Bienvenue au tombeau

Passionnante perspective. Mais pour l’heure, ce sont les momies elles-mêmes, trônant au centre de l’exposition dans une sorte de soucoupe volante, blanche à l’extérieur, sombre comme un tombeau à l’intérieur, qui aiguisent notre curiosité.

La première est la momie égyptienne typique, datant de l’époque romaine et emballée de ses bandelettes. Une autre momie égyptienne, déballée cette fois, montre ce qui se trouve à l’intérieur: un squelette, assombri par le bitume, partiellement recouvert de peau et de papyrus portant des prières et des instructions.

«Au 19e siècle, on a beaucoup déballé de momies, rappelle Christina Warinner. C’était très à la mode à l’époque victorienne de passer des soirées à déballer des momies, un peu comme un jeu de société».

On y trouve aussi une momie péruvienne – un adolescent mort vers l’an 1200 de notre ère – assis les jambes pliées comme dans la position du fœtus. «En Europe, on a tendance à enterrer les morts couchés sur le dos, alors que dans cette partie du Pérou, comme dans de nombreux endroits d’Amérique Latine, il est très courant d’enterrer les gens assis, cela prend moins de place», explique l’archéo-généticienne.

Et d’ajouter que les momies péruviennes, qui ont séché dans un environnement plutôt froid, sont parmi celles dont les biomolécules sont les mieux préservées.
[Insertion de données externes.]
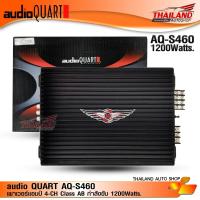 ราคา AUDIO QUART เพาเวอร์แอมป์ 4CH Class AB รุ่น AQ S460 (213505722)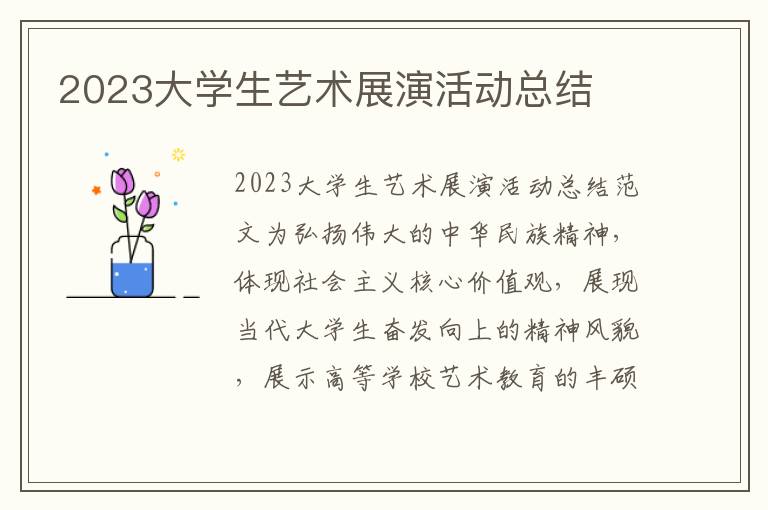 2023大學生藝術展演活動總結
Malheureusement, Oetzi, père de toutes les momies européennes, est trop précieux pour être exposé. Mais les Zurichois peuvent tout de même exhiber un fragment d’os lui appartenant.
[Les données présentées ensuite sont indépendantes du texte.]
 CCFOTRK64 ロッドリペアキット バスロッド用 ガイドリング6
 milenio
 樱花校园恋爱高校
L’exposition a aussi un cerveau d’enfant momifié, trouvé en France. «Biochimiquement, un cerveau est essentiellement fait de graisses, donc on ne peut pas vraiment espérer qu’il se conserve, mais dans certaines conditions, cela peut arriver, explique Christina Warinner. Et nous travaillons toujours sur ce que ces anciens cerveaux pourraient nous apprendre».
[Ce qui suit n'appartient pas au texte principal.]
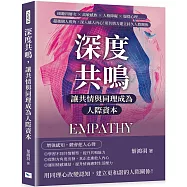 深度共鳴，讓共情與同理成為人際資本：傾聽四層次×高敏感族×人格障礙×服從心理……超越個人視角，深入他人內心!用共情力建立持久人際關係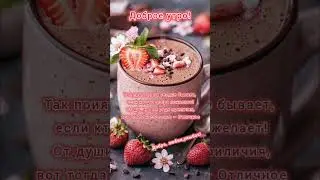 Доброе утро,хорошего дня открытки на каждый день #открытка #доброеутро #видеооткрытка #доброеутречко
«Momies: hommes, médecine, magie», à voir jusqu’au 8 janvier au Centre pour la médecine évolutionniste, sur le Campus Irchel de l’Université de Zurich.

Ouvert en 2010, le Centre étudie, entre autres choses, les tissus cellulaires des momies. Il expose maintenant une partie de ses travaux au public.

L’exposition explique le culte des morts dans l’ancienne Egypte et les différents types de momification. Elle montre aussi comment on examine les momies avec des méthodes scientifiques modernes.

Les scanners et les analyses d’ADN renseignent sur la santé de la personne avant qu’elle soit momifiée, sur ses habitudes alimentaires, et permettent souvent de déterminer la cause de la mort.

Le visiteur se voit également proposer un coup d’œil sur le laboratoire, des images en 3D d’un homme mort il y a mille ans et des perspectives sur ce que cela signifie pour notre propre futur.

Les produits chimiques, le froid extrême, la sécheresse ou l’absence d’oxygène préservent la peau et la chair pendant des périodes qui peuvent se compter en millénaires.

Les momies les plus connues sont celles qui ont été embaumées à fins de préservation, particulièrement dans l’Egypte ancienne. Il ne s’agit pas uniquement d’être humaines, mais aussi d’animaux, comme des chats ou des crocodiles.

En Chine, on a retrouvé des corps préservés dans des cercueils de bois immergés dans l’eau et emballés avec des herbes médicinales.

Dans le nord de l’Europe, le milieu sans oxygène des tourbières a également servi à préserver des cadavres, le plus souvent jetés là après une mort violente (exécution, voire sacrifice).

Même si les momies égyptiennes sont les plus célèbres, les plus anciennes connues sont celles de la culture Chinchorro, entre le nord du Chili et le sud du Pérou, dont certaines ont été enterrées il y a 7000 ans.